School board chairman Sandy Ellington-Graves asked Hook, “What do we do with this?”
Hook said, “We’re trying to get the architect and the contractor in a roof to discuss this. Part of the design would be what goes underneath the membrane to guide the water to the drains.” Pinnacle Architects of Matthews had been hired in June 2019 to design renovations and expansions at bother Eastern and Western high schools that were part of the 2018 bond package.
Ongoing roof leaks had been reported for years at multiple schools. ABSS officials later attributed many of those leaks to a defective roofing material, thermoplastic polyolefin (TPO), a single-ply membrane used underneath the top layer of roofing.
That issue later resulted in ABSS receiving an $890,000 settlement in 2018 from a lawsuit against Dow Roofing Systems to repair roofs at five of the affected schools (Broadview Middle, E.M. Holt Elementary, Graham Middle, Cummings High, and the former alternative school, Sellars-Gunn Education Center in Burlington), though numerous leaks have been reported for years at other ABSS schools.
School board members subsequently voted 6-0 Monday night to authorize the administration to ask the county commissioners to allocate $177,800 in capital reserve funding for roofing design work by REI Engineers, which is headquartered in Virginia and has three offices in North Carolina.

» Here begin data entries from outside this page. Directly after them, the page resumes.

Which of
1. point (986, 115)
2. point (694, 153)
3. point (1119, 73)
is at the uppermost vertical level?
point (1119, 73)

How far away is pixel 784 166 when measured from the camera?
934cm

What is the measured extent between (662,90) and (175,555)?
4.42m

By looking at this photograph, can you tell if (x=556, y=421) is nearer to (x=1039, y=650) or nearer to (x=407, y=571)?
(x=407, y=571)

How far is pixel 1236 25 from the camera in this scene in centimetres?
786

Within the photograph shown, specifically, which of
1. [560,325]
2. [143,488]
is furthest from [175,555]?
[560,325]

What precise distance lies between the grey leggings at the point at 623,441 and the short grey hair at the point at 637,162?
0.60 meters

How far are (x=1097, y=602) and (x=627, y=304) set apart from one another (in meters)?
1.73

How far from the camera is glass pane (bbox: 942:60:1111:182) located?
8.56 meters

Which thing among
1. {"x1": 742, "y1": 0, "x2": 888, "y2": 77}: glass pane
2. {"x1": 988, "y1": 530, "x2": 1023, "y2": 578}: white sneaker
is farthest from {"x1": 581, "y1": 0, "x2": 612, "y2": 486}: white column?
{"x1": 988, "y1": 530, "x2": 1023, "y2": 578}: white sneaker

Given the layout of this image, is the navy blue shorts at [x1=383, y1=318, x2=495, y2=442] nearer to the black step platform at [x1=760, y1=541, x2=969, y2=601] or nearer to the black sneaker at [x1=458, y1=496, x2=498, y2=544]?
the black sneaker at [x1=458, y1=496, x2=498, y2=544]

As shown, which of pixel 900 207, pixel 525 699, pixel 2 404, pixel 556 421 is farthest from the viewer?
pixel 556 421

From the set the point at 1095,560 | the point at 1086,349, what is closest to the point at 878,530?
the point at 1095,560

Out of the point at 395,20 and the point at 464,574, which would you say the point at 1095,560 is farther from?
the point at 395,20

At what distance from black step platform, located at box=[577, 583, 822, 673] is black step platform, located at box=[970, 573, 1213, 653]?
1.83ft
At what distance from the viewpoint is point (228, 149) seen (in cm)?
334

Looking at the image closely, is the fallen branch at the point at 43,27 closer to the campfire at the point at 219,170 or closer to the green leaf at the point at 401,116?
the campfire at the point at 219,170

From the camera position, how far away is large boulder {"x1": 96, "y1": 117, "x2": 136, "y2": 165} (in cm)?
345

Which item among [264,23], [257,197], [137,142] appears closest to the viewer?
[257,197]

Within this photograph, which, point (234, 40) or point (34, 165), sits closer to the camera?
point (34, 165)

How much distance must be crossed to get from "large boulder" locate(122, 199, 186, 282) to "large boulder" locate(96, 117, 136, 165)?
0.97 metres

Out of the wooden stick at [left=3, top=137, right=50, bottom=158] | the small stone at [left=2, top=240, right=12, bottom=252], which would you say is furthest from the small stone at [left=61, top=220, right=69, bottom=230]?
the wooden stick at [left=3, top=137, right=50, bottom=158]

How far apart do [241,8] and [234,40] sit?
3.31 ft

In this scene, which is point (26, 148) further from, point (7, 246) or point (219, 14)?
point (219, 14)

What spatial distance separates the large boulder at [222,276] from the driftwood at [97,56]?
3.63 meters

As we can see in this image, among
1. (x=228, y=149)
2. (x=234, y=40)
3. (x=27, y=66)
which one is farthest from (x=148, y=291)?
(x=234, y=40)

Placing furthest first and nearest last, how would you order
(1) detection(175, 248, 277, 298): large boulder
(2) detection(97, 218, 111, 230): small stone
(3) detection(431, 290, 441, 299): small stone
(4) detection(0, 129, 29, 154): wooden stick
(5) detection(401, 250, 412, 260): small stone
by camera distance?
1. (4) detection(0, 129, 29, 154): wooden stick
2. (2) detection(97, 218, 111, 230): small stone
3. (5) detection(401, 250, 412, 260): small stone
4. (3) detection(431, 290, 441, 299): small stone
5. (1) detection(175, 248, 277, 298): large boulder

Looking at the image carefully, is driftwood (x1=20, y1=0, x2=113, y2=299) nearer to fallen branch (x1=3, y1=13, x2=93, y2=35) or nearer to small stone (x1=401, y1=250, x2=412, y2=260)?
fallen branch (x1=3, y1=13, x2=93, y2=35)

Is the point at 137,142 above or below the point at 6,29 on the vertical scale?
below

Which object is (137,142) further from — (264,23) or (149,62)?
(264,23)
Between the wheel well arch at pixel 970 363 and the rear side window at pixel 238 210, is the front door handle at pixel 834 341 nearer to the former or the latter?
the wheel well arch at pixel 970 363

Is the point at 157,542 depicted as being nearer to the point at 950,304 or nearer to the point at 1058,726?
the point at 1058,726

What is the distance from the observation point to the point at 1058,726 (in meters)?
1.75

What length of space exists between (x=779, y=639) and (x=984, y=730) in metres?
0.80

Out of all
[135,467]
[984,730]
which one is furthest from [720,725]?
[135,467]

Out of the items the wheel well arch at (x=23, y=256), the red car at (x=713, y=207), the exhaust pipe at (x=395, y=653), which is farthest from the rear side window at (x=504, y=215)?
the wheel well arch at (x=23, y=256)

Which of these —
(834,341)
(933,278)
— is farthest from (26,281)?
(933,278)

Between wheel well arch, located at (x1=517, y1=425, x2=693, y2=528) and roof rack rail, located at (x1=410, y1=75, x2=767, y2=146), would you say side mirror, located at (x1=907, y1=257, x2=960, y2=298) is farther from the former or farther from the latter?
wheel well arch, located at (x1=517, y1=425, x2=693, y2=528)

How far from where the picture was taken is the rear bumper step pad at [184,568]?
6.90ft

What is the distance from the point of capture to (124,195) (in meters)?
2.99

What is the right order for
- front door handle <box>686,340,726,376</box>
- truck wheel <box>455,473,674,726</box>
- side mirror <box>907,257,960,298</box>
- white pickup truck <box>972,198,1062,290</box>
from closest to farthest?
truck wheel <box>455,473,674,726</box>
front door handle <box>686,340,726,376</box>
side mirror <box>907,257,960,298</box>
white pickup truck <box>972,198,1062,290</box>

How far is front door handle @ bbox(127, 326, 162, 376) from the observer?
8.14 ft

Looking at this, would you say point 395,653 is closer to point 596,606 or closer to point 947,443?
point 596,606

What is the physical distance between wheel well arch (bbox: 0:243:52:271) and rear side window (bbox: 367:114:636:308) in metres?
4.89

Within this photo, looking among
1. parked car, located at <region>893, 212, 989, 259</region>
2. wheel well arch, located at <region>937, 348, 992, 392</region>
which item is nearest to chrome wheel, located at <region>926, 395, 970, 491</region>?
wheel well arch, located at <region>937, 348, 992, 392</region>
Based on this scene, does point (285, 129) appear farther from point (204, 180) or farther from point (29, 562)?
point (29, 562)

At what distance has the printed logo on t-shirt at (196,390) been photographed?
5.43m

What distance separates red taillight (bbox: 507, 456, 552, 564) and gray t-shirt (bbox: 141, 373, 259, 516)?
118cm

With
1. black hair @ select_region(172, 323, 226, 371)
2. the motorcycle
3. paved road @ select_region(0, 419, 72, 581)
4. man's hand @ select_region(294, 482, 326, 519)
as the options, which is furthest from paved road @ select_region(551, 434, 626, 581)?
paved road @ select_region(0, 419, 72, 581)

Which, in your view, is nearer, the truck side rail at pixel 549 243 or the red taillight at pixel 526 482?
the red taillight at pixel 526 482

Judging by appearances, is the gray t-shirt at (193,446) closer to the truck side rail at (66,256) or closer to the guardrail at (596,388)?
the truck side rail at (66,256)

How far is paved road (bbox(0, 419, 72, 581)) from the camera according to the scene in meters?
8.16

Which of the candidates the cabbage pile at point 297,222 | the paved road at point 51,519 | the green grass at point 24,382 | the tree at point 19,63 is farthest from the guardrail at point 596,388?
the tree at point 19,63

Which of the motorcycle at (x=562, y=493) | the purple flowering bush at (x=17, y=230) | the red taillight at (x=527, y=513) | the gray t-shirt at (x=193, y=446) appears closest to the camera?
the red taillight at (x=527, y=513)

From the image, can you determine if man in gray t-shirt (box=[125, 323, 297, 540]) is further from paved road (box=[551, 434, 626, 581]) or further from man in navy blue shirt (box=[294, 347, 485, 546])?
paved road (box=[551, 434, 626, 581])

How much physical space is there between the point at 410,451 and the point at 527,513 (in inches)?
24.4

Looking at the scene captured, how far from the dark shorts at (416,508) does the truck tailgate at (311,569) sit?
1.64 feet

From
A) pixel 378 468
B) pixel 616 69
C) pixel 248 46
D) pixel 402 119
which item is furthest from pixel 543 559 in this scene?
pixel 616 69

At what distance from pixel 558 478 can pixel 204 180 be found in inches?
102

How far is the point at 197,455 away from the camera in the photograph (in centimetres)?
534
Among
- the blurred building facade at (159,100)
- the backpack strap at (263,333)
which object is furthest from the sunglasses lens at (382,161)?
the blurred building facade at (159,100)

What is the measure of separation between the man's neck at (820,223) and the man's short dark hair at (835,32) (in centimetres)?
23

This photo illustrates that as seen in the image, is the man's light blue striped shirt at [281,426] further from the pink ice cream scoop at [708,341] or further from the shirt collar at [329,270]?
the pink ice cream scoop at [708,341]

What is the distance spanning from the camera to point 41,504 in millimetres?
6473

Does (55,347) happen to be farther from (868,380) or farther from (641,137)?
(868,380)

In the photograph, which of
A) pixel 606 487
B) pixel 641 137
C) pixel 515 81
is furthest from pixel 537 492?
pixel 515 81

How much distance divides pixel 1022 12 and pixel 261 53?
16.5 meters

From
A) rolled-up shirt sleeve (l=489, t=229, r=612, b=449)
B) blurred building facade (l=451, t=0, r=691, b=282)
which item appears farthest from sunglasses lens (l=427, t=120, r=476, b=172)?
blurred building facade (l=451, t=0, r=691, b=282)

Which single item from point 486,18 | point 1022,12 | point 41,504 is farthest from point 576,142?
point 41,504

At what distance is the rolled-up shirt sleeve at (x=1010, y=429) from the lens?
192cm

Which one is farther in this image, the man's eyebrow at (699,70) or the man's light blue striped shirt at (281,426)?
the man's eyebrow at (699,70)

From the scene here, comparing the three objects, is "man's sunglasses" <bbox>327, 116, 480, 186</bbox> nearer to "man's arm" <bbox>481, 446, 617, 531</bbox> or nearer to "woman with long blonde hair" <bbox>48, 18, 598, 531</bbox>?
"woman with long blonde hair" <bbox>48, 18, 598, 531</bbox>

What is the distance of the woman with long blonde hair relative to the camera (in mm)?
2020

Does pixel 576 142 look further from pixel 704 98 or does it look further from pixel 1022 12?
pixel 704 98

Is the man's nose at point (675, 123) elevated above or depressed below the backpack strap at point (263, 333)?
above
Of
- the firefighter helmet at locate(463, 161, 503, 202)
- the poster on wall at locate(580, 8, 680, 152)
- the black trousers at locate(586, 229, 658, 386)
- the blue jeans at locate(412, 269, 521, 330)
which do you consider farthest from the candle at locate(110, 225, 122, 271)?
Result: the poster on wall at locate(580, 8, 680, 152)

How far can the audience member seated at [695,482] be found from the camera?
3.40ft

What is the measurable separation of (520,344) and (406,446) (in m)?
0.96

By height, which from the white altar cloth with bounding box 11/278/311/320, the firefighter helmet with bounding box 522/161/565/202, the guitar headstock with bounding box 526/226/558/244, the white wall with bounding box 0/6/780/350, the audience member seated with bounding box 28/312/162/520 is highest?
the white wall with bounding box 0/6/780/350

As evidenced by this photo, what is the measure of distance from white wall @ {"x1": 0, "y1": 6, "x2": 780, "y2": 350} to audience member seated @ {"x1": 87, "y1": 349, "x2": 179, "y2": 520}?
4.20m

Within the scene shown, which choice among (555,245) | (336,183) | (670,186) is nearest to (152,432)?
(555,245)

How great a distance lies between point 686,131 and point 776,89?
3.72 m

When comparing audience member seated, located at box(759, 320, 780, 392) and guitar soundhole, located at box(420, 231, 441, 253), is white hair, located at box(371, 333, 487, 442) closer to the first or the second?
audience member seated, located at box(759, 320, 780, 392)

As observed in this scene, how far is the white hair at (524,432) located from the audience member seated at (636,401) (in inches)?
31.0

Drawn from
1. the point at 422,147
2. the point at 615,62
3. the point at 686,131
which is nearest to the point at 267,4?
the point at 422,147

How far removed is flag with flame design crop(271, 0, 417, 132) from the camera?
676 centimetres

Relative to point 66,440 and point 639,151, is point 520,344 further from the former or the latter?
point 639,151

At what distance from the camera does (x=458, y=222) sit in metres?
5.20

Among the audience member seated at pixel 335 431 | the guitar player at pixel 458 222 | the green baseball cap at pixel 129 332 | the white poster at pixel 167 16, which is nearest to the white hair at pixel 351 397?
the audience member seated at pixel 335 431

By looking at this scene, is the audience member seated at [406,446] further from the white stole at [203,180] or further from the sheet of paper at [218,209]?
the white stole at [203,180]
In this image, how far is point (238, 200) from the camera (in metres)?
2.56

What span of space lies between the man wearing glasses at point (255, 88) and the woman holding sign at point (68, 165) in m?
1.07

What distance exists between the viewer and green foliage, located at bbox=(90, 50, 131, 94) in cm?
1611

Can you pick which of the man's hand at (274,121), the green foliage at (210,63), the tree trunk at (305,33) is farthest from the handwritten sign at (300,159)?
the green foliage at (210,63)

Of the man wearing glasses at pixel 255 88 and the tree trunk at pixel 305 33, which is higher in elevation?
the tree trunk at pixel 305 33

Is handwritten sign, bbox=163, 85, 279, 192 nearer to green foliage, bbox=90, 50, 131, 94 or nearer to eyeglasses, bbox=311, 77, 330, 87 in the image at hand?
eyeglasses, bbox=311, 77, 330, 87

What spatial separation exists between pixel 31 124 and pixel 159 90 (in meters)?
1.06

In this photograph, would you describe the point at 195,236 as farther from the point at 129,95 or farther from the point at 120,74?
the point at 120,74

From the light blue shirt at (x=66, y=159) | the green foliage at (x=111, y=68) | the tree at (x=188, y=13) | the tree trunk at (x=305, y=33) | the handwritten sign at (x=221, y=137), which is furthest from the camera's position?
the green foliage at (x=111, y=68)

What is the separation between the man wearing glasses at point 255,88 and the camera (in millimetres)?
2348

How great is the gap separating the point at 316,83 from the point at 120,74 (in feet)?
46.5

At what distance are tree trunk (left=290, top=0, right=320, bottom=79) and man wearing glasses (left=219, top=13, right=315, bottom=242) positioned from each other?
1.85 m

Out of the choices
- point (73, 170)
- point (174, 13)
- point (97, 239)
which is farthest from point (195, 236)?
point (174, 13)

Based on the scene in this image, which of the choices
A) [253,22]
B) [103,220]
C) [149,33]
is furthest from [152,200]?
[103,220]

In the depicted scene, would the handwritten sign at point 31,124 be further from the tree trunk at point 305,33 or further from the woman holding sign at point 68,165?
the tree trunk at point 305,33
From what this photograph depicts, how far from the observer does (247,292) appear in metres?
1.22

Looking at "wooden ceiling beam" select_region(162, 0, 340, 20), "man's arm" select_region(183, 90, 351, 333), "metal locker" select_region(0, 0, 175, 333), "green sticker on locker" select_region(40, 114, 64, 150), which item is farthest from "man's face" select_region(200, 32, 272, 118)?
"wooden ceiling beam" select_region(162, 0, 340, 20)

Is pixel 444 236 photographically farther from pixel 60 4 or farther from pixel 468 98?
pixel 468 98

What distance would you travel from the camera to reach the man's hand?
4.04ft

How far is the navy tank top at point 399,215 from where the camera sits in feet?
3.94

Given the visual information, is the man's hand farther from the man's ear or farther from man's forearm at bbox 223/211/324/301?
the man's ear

The board also voted unanimously to ask the commissioners for an additional $124,881 in capital reserve funding that Hook said is needed “to meet the lowest bid” on another roofing project at Graham Middle School. He said that work requires repairs to multiple sections of roofing but didn’t give specifics.
A total of $302,681 in capital reserve funding will likely be requested from the commissioners at their next meeting on November 4, based on Hook’s discussion with the board.